Because we were eager to generate sales, my friends and I didn't think twice about the relatively low amount we were getting paid. After all, Mr. Davis was providing all the supplies and materials for free, so that balanced out the fiscal equation for us.
We tied for Lee Davis Flies for a good five years. Sadly, he passed away during that time, but his female assistant continued to purchase our flies.
Eventually, I branched out on my own. Polishing my marketing and tying skills, I manufactured and sold tens of thousands of flies to fly fishermen and fly fishing lodges in Washington, Oregon, Idaho, California, New Mexico, Hawaii, New York, Pennsylvania, Vermont, and Alaska. When I opened my eBay business in 2000, I sold flies all over the world--as far away as Australia and Russia.
When an arthritic condition in my neck and lower back worsened, I decided I'd retire my fly tying vises (by this time, I had three of them). Instead of selling flies, I decided to market the fly tying materials and supplies.
For the first five years of selling on the global marketplace, I concentrated on just that one niche. I'm thankful for all the wonderful customers, transactions, and opportunities I've had to develop my business acumen during that time.
Today, I'm branching out into different online venues as well as niches. But I still sell Dai-Riki fly tying hooks on eBay and will continue to do so this side of heaven.
The Dai-Riki 305 is the standard choice for dry fly patterns. However, it is often used extensively for nymph, caddis, and emerger patterns. The frugal fly tyer would do well to shore up his or her hook inventory with this wonderful, all around item. It has a downturned eye, is composed of standard wire, and has a round bend and bronze finish. The Dai-Riki 305 is comparable to a Mustad 7957B, Tiemco 9300, or Daiichi 1310.
Featuring a curved shank and slightly offset bend, the Dai-Riki 135 is a superb choice for tying your favorite scud, caddis pupa, and larva patterns. It's a great hook for nymph and bead head flies as well.

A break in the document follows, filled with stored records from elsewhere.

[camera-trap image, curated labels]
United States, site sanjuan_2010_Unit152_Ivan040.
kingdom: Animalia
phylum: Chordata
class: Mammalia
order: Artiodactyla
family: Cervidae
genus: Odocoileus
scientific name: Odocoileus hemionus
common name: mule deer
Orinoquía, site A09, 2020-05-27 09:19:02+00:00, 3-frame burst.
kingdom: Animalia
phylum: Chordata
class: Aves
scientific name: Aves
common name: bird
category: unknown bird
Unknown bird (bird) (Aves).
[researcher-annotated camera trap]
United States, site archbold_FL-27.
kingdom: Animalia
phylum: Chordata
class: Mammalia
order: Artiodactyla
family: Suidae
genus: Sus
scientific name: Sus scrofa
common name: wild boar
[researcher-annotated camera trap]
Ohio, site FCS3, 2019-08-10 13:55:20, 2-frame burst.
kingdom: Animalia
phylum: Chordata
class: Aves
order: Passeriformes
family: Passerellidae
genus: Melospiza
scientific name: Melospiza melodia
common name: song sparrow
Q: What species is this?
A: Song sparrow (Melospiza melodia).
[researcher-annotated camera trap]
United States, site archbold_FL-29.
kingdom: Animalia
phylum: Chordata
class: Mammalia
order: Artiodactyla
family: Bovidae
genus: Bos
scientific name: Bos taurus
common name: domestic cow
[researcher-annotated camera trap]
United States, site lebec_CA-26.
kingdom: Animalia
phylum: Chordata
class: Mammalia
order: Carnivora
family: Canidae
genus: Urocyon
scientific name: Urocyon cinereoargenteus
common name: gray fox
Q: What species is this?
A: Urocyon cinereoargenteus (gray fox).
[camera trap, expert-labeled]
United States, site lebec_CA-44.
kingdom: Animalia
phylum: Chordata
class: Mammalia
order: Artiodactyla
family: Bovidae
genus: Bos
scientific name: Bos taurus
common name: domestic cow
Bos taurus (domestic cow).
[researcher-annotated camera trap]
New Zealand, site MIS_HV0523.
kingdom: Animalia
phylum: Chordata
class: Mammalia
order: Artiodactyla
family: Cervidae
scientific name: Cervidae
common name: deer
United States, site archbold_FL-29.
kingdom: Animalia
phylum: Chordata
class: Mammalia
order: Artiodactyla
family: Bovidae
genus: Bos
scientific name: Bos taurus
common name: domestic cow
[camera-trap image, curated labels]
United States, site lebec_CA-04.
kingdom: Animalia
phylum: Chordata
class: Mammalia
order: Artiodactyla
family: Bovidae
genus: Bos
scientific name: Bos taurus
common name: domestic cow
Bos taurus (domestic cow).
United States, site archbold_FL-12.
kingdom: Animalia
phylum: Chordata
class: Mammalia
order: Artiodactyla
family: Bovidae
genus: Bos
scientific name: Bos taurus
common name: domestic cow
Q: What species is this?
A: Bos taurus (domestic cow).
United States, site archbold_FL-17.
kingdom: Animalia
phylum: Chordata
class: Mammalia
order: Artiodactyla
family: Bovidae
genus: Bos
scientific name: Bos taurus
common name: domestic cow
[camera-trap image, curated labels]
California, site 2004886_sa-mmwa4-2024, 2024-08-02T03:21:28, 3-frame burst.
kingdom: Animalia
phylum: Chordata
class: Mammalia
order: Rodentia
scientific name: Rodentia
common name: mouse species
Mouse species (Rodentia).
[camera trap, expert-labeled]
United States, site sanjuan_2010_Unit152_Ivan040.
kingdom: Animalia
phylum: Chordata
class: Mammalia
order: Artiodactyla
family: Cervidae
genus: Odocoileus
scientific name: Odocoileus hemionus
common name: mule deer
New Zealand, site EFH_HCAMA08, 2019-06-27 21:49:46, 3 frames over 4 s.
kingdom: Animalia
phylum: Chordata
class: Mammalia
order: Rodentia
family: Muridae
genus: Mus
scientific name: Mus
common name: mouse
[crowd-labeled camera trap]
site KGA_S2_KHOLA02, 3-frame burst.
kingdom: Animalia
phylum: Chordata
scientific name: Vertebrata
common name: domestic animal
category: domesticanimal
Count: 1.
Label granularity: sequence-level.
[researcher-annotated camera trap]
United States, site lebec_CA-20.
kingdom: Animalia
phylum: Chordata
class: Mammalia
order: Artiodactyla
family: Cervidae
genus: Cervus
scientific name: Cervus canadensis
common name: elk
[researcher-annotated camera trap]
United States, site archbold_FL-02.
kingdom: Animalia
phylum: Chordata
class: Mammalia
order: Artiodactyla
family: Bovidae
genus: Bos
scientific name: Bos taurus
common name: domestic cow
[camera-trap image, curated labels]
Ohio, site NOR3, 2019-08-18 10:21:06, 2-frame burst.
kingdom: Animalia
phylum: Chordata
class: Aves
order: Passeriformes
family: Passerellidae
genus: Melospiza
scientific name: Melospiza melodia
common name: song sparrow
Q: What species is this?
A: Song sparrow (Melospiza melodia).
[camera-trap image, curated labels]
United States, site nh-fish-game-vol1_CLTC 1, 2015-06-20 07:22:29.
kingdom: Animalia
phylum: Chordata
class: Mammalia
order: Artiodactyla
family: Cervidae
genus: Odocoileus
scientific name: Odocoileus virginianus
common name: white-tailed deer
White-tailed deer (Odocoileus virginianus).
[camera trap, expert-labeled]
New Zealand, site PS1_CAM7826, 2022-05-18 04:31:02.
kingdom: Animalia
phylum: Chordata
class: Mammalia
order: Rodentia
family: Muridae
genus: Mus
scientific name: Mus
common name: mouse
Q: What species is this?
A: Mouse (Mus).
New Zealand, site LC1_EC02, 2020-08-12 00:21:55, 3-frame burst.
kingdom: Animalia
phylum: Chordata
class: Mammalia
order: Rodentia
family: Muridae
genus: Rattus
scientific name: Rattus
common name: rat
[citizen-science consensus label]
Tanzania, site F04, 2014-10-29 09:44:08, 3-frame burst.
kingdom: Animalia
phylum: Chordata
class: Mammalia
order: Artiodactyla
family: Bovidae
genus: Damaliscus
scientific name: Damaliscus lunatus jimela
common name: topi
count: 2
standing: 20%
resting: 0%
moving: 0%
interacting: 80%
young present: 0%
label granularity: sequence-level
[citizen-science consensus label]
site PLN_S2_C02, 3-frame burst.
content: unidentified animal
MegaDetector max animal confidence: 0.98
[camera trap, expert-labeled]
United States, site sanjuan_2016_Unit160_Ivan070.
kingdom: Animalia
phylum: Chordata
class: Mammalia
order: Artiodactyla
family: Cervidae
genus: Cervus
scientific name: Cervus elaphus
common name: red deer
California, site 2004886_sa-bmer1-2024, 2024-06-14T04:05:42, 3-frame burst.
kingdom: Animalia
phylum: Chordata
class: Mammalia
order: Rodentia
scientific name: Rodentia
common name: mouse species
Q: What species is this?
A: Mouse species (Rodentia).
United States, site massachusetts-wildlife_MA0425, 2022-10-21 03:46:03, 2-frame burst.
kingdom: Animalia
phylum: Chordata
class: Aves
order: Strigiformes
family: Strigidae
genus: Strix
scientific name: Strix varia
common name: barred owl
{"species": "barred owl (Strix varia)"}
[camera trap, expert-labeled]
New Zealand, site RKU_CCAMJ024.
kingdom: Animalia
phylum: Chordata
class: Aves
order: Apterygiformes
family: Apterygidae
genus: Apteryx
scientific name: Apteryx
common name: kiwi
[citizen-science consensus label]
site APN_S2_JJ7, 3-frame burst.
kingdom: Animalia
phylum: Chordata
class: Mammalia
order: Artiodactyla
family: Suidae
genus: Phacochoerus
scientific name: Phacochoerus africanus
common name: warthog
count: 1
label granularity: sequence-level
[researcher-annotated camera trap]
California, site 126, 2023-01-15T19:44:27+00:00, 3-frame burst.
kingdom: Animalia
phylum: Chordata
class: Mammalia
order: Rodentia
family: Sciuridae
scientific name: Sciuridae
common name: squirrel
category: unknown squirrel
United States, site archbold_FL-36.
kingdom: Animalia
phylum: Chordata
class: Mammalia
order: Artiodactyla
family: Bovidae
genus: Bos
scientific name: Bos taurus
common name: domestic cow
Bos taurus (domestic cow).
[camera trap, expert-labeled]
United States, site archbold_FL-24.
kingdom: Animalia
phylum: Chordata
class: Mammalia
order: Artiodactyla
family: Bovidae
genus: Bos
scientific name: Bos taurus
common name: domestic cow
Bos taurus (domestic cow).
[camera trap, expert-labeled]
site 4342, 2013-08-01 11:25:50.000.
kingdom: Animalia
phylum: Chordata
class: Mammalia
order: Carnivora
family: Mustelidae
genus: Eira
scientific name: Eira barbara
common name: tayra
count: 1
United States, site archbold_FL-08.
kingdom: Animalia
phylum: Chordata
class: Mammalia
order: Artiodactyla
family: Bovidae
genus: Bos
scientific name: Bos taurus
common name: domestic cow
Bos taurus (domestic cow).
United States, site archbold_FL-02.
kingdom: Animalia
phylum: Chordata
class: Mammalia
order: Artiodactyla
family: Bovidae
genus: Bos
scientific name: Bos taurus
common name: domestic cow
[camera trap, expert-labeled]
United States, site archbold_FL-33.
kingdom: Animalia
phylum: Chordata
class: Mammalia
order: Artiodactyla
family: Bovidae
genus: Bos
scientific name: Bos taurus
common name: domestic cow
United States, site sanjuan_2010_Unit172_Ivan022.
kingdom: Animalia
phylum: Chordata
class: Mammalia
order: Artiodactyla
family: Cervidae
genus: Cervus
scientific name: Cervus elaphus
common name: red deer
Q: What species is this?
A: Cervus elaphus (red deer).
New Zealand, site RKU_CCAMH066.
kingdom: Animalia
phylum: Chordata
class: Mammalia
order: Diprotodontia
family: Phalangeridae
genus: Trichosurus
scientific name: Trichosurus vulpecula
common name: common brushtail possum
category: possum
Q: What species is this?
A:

The scud hook has a downturned eye and is composed of 1X strong wire. It is 1X short and has a reversed bend and bronze finish. It is comparable to a Mustad AC80200BR, Tiemco 2457, or Daiichi 1150.
With its special bend, the Dai-Riki 270 gives your fly a natural and realistic appearance. Versatile and durable, this hook is especially effective on patterns such as stimulators, hoppers, caddis, and nymphs.
The Dai-Riki 270 has a straight eye and is made from standard wire. It is 3X long with a special bend and bronze finish. It is comparable to a Mustad AC80050BR, Tiemco 200R, or Daiichi 1270.
(I apologize for the distorted image of the hook. Hopefully, the image below will give you a better idea of what the Dai-Riki 270 hook looks like.)
The Dai-Riki 730 is the standard hook for nymph and bead head patterns. It is also an excellent choice for hoppers. The Dai-Riki 730 has a down eye and is made from 1X strong wire. It is 2X long with a round bend and bronze finish. It is comparable to a Mustad 9671, Tiemco 5262, or Daiichi 1710.
Whether your game fish is trout, steelhead, or salmon, the Dai-Riki 155's short shank and heavy wire make it the hook of choice for tying those chartreuse, hot pink, fuchsia, red, orange, and other brightly colored egg flies.
The Dai-Riki 155 has a straight eye and is made from 2X strong wire. It is 5X short with a reversed bend and bronze finish. It is comparable to a Mustad 9174, Tiemco 105, or Daiichi DX510.